- Ghislaine Maxwell vai depor na Comissão de Supervisão da Câmara dos Representantes no dia nove de fevereiro, depósi to será virtual devido à pena na prisão federal no Texas.
- O advogado de Maxwell pediu adiamento e sugeriu que clemência pela condenação poderia facilitar um depoimento público; a defesa teme que ela invoque a quinta emenda.
- O presidente da comissão, James Comer, disse que a data já está definida e que Maxwell deporá diante do comité; em julho a comissão negou imunidade legal.
- O depoimento faz parte de uma sessão que recomendou desacato a Bill e Hillary Clinton por se recusarem a depor no caso Epstein; o plenário da Câmara deve votar na primeira semana de fevereiro.
- Clinton recusaram-se a depor por meses, alegando ter fornecido informações sobre Epstein; podem enfrentar processo de desacato ao Congresso.

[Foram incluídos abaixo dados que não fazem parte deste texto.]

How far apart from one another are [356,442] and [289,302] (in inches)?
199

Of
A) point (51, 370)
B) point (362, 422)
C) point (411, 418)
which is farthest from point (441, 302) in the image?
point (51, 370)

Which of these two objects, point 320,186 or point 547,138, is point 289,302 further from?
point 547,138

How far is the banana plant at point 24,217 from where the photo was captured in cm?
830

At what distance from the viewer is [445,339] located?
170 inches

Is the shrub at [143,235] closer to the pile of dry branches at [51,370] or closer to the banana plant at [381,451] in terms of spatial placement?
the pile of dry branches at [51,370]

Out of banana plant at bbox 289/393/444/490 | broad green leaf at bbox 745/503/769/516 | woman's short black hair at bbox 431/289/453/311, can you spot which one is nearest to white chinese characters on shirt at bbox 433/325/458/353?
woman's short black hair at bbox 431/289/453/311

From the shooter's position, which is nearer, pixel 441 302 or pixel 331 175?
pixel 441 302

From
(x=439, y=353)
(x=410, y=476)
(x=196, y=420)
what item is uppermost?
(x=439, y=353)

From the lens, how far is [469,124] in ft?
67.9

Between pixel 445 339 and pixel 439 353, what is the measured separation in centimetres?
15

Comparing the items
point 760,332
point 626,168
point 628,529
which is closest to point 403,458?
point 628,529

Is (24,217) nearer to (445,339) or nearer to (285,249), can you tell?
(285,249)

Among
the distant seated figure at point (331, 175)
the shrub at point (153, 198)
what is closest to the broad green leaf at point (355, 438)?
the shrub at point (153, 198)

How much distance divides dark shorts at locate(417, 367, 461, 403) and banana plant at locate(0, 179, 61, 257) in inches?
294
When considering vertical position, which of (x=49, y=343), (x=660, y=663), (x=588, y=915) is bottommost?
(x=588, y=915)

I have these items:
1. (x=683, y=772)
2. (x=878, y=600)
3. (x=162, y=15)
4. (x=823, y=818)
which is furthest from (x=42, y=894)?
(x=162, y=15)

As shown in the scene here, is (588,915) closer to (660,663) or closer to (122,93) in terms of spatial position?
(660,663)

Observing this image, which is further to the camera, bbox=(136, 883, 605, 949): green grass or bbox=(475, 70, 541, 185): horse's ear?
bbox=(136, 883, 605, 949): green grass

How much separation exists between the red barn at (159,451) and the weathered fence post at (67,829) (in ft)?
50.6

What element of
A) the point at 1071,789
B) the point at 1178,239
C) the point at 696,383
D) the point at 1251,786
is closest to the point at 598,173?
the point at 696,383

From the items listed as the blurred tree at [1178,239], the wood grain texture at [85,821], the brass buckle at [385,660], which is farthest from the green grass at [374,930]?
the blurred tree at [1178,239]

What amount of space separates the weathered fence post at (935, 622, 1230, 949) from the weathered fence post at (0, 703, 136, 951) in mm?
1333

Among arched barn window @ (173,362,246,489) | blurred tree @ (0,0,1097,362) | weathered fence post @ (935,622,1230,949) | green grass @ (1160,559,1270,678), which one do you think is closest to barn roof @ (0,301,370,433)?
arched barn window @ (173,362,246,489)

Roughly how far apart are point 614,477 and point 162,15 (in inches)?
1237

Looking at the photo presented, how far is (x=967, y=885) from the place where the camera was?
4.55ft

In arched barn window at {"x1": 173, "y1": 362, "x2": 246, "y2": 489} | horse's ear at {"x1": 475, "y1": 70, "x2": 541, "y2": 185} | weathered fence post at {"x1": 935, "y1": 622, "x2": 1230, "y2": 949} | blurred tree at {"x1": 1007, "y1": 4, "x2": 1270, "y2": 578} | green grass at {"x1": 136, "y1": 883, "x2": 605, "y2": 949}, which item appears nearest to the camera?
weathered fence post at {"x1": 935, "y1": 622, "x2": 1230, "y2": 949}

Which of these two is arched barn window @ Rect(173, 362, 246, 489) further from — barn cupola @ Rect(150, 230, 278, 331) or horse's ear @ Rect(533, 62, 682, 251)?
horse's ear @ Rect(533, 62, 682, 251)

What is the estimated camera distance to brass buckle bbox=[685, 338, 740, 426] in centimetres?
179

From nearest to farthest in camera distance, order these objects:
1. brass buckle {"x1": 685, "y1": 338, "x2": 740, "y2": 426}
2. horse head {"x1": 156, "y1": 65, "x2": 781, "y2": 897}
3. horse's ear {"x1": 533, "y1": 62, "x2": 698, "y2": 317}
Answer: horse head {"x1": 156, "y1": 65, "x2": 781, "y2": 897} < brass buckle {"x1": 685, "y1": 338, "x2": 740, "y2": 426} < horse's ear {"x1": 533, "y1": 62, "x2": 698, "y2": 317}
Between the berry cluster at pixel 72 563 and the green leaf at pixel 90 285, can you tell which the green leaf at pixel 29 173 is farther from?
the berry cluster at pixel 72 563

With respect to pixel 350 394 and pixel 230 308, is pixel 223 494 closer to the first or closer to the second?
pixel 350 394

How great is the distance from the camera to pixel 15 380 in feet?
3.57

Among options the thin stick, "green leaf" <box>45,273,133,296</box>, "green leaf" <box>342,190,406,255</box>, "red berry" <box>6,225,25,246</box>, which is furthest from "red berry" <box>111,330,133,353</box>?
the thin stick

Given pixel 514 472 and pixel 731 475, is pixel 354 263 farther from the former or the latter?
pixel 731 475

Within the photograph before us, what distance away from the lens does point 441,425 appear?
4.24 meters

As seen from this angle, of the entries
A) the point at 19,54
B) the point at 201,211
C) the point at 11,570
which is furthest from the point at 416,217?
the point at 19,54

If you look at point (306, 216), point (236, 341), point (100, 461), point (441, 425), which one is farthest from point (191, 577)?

Ghislaine Maxwell vai depor na Comissão de Supervisão da Câmara dos Representantes no dia 9 de fevereiro. O depoimento será realizado por videoconferência, enquanto Maxwell cumpre pena num estabelecimento federal no Texas. A iniciativa partiu do presidente da comissão, o republicano James Comer.
Maxwell foi condenada em 2022 a 20 anos de prisão por tráfico sexual. A ocasião marca o primeiro depoimento público solicitado pela comissão sobre o caso ligado a Jeffrey Epstein.
O advogado de Maxwell pediu adiamento e sugeriu clemência como condição para o depoimento público. Em alternativa, se for concedida clemência, a defesa afirma que Maxwell deporaria aberta e honestamente diante do Congresso.
James Comer confirmou a data durante uma sessão da comissão, que também discutiu desacato ao Congresso envolvendo Bill e Hillary Clinton. A votação sobre o desacato deverá seguir para o plenário da Câmara na primeira semana de fevereiro.
Os Clintons recusaram depoimento por meses, alegando que já forneceram informações suficientes. A comissão já indicou que pode processá-los por desacato, com possíveis sanções legais caso não compareçam às sessões.